Moleskine

Several years ago I started carrying moleskine notebooks in my hip pocket. They’re the perfect size to pack and load, just like an iPod. (I’m running out of hip pockets.) Portable and transportable, sturdy and solid, moleskines do look “like the kind of thing that holds interesting, and possibly important, jottings.” They have a cult following.

Soon thereafter I started misplacing them them, quite consistently, and beginning new ones before finding and filling the old. I’m not one of those meticulous journal-keepers like Thoreau or Michael Palin or my step-Mom, with a shelf of precisely-dated and ordered entries mirroring the years.

It’s more interesting this way. Eventually the old notebooks always resurface, from whatever corner or closet or drawer they’ve been submerged in, and the cycle repeats.  It’s been repeating for a while now.

Yesterday I filled the last page of a notebook and went rummaging for another. I dug up one whose first entry is from 2000, and then skips to 2005, then to 2007. If I don’t lose it over the next six months– a big if– it’ll span the decade. Cool.

One of the entries records the day five years ago when Younger Daughter astonished herself and me by falling in with the ducks, literally, at Centennial Park. Another notches the happier, mostly-drier day we brought her puppy home. There are many “kids say the darndest things” entries (R.I.P., Mr. Linkletter) like “Mom, do people have to get married? I don’t want to get stuck with some boy!

Somewhere, probably in the hot and cluttered Little House attic, there are older notebooks to embarrass Older Daughter, too. Stay tuned.

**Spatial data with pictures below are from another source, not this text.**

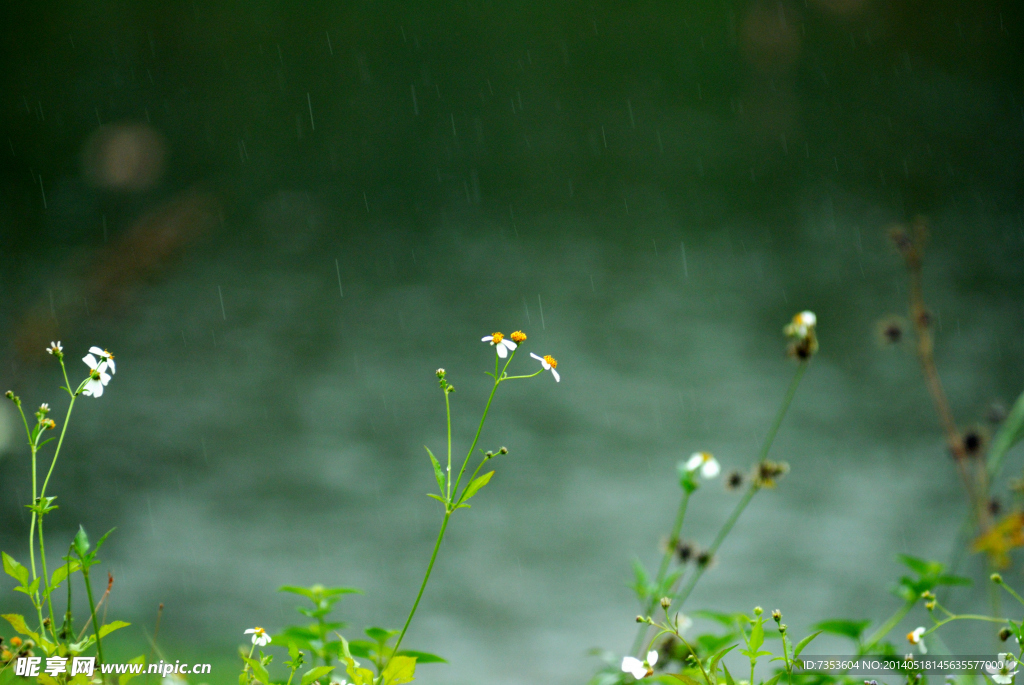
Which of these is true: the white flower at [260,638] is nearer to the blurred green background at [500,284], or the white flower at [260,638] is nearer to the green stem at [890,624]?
the green stem at [890,624]

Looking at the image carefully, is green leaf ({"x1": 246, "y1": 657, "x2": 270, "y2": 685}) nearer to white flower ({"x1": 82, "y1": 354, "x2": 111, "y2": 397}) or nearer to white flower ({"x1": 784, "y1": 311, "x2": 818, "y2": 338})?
white flower ({"x1": 82, "y1": 354, "x2": 111, "y2": 397})

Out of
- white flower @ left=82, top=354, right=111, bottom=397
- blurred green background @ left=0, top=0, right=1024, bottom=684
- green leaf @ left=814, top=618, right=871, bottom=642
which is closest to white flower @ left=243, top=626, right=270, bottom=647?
white flower @ left=82, top=354, right=111, bottom=397

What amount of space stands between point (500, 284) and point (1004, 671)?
8.38 feet

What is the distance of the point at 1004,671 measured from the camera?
0.42m

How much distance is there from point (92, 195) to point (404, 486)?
216cm

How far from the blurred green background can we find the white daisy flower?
46.0 inches

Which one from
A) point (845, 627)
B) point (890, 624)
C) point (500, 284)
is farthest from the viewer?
point (500, 284)

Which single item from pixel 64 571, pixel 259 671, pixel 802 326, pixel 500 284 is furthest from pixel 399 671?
pixel 500 284

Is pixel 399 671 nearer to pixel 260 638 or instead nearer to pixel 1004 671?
pixel 260 638

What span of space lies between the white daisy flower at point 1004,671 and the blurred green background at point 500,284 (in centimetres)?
117

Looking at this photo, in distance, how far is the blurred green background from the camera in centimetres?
184

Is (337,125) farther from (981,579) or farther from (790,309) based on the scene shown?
(981,579)

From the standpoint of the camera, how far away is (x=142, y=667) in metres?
0.42

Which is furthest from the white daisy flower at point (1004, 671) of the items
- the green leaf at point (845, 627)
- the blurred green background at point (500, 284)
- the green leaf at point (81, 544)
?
the blurred green background at point (500, 284)
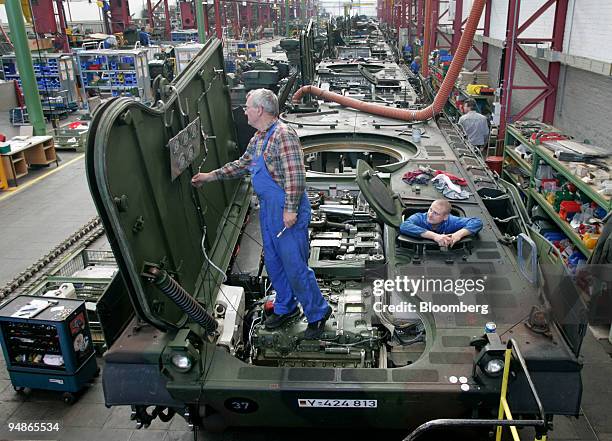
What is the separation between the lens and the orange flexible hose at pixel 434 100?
27.8 feet

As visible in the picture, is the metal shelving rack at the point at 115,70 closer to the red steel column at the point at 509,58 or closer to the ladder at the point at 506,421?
the red steel column at the point at 509,58

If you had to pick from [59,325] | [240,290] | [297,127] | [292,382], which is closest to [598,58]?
[297,127]

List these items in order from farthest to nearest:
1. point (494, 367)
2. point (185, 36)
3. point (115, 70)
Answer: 1. point (185, 36)
2. point (115, 70)
3. point (494, 367)

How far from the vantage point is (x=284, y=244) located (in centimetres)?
376

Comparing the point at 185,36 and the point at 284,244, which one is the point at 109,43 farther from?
the point at 284,244

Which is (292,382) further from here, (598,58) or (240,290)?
(598,58)

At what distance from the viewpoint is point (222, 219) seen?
17.7ft

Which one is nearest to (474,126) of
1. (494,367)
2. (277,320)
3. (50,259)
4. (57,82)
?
(50,259)

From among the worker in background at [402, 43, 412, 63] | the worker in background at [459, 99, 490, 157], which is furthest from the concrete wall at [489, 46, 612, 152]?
the worker in background at [402, 43, 412, 63]

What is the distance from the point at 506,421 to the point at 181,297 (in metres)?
1.95

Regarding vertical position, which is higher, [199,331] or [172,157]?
[172,157]

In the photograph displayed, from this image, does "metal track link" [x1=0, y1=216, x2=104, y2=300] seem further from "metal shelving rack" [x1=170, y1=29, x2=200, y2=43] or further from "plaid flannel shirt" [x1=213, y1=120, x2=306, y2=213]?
"metal shelving rack" [x1=170, y1=29, x2=200, y2=43]

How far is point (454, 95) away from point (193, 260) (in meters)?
12.9

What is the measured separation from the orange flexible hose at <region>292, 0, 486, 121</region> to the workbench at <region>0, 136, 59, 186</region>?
19.3 feet
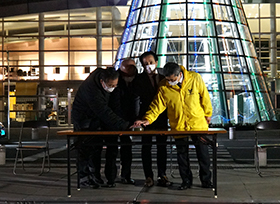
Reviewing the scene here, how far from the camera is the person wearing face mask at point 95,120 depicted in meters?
8.63

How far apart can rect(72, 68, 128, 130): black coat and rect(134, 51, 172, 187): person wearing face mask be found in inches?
24.2

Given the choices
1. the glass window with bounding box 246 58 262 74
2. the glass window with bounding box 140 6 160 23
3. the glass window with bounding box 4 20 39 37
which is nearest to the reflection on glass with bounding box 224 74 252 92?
the glass window with bounding box 246 58 262 74

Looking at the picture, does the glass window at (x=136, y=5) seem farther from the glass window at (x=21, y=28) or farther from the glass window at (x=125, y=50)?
the glass window at (x=21, y=28)

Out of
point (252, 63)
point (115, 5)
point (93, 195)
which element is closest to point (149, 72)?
point (93, 195)

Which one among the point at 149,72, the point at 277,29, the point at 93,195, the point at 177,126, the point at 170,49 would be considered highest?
the point at 277,29

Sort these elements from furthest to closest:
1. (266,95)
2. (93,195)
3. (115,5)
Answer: (115,5), (266,95), (93,195)

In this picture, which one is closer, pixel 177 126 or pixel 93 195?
pixel 93 195

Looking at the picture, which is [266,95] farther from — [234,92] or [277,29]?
[277,29]

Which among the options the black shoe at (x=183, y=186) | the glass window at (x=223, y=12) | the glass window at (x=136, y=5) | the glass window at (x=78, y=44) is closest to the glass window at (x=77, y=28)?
the glass window at (x=78, y=44)

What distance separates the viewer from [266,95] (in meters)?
29.0

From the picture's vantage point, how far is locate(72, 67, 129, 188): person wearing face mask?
8633 mm

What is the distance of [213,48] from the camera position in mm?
28031

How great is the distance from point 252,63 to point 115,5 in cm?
1491

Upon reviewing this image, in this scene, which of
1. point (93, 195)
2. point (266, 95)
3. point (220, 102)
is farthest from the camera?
point (266, 95)
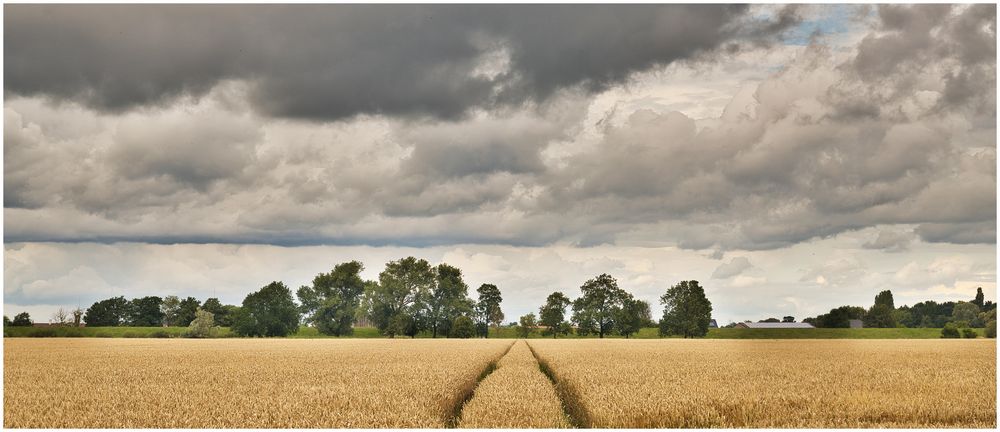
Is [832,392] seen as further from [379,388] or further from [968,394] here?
[379,388]

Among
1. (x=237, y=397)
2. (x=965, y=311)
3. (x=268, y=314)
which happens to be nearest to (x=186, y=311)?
(x=268, y=314)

One Response to “Moleskine”

  1. Doug Bruns Says:

    I was in England a few years ago and reading one of my favorite writers, the late great Bruce Chatwin. In a collection of his essays or somewhere he comments that he needs to stock up on Moleskines for a journey he was heading out on. Seeking the perfect journal and assuming my hero Chatwin had already done the heavy lifting, I ran to the local stationery store only to learn that the journals had gone out of business a few years previously. Imagine my delight, fast forwarding through the years, to discover that phoenix-like the Moleskine emerges. And not only emerges, but becomes an industry, prompting knock-offs and wanna-bees. Long live the Moleskine.